He swooped down, snagging my chunky dog around the middle before he could rush off the blanket. Then he picked him up and carried him. Ernest’s front legs went over Velle’s shoulder. His tongue lolled out, then licked Velle’s ear.
“Yeah, nice to meet you too, bud,” Velle said, moving out of the room with him.
“Hey, you’re okay,” Kylo said, watching me with growing concern in his eyes.
It wasn’t until he said it that I noticed my body was shaking head to toe, all the adrenaline seeking an exit now that the danger had passed.
“Yeah,” I agreed. Even my voice sounded shaky as I dropped back on my heels. Tears pricked my eyes, and I lifted my hands to try to hide my face, saw the grime coating them, and dropped them with a pathetic sob.
Kylo, hesitant before, dropped down with me then, reaching for me—filth and all—and pulling me until I was on his lap, my legs on either side of his, my head buried in his neck.
The familiar scent of him, the feel of him, only seemed to make me cry harder.
His arms tightened around me, squeezing me almost to the point of cutting off my air.
“You came,” I choked out.
“Of course I came. I’m not gonna let them do anything to you,” he vowed.
I believed him.
No matter what had happened between us, no amount of trying to repaint him as the bad guy could make me believe he was a bad man.
He wanted to protect me.
“Why are they looking for me?” I managed, my voice thick with tears.
“I don’t know,” he said, rubbing his hand up and down my spine as if to try to ease the upsetting reality of those words. “My best guess is they found out you’re linked with us somehow.”
And wanted to punish me for going behind their backs.
Thank God I had a hiding space.
Because there was no way there wasn’t some awful torture in my future if they’d located me.
I expected the tears to drag on and on like they had the night of the delivery. But maybe my system was adjusting to the fear, the uncertainty of my life now. Or maybe the meds were evening me out, letting me get more control over my emotions faster.

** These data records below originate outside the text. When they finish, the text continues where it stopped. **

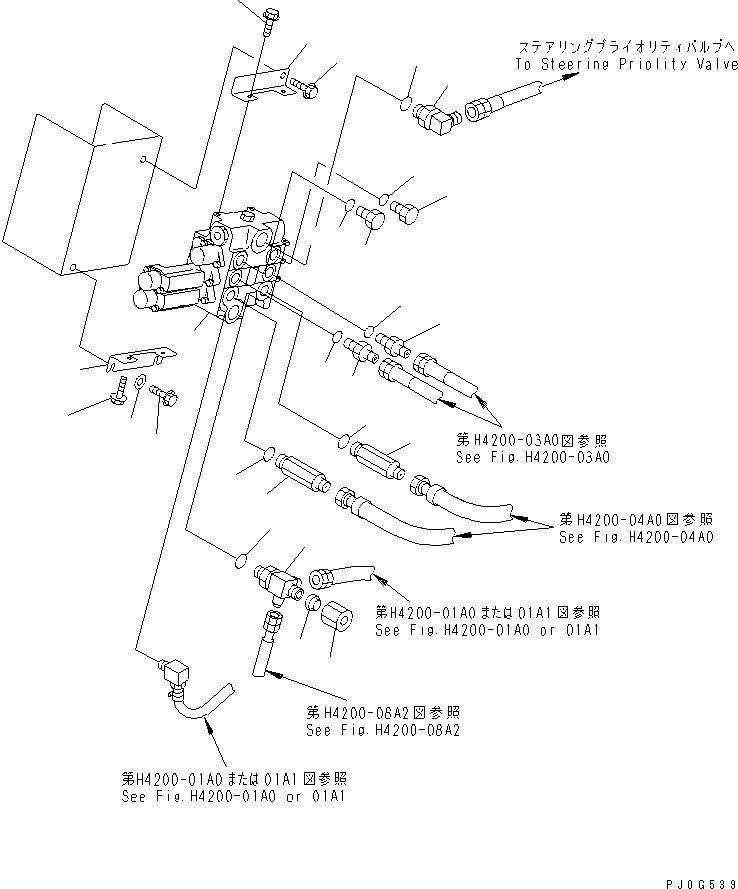 ステアリングプライオリティバルブへ
To Steering Priolity Valve

第H4200-03A0図参照
See Fig.H4200-03A0

第H4200-04A0図参照
See Fig.H4200-04A0

第H4200-01A0または01A1図参照
See Fig.H4200-01A0 or 01A1

第H4200-08A2図参照
See Fig.H4200-08A2

第H4200-01A0または01A1図参照
See Fig.H4200-01A0 or 01A1

PJ0G539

All I knew was that I didn’t completely soak through Kylo’s shirt this time. Though I probably did smear him with the dirt and grime from the crawl space.
“You don’t smell bad.”
“I… what?” Kylo asked, his hands pausing in their path up and down my back.
“Teddy said Huck said you smelled bad.”
A weird, short snort escaped Kylo at that.
“I guess I did for a few days. I’ve taken showers since then,” he admitted. “You talked to Teddy?”
Neither of us moved to pull apart.
And I was choosing to let myself think it was because I was still scared and vulnerable. Even if I knew the truth; it just felt good to be held by him again.
“He came to the shop.”
“To talk to you about the plants?”
“No. Well, that was mentioned in passing. But no. He came to talk to me about you.”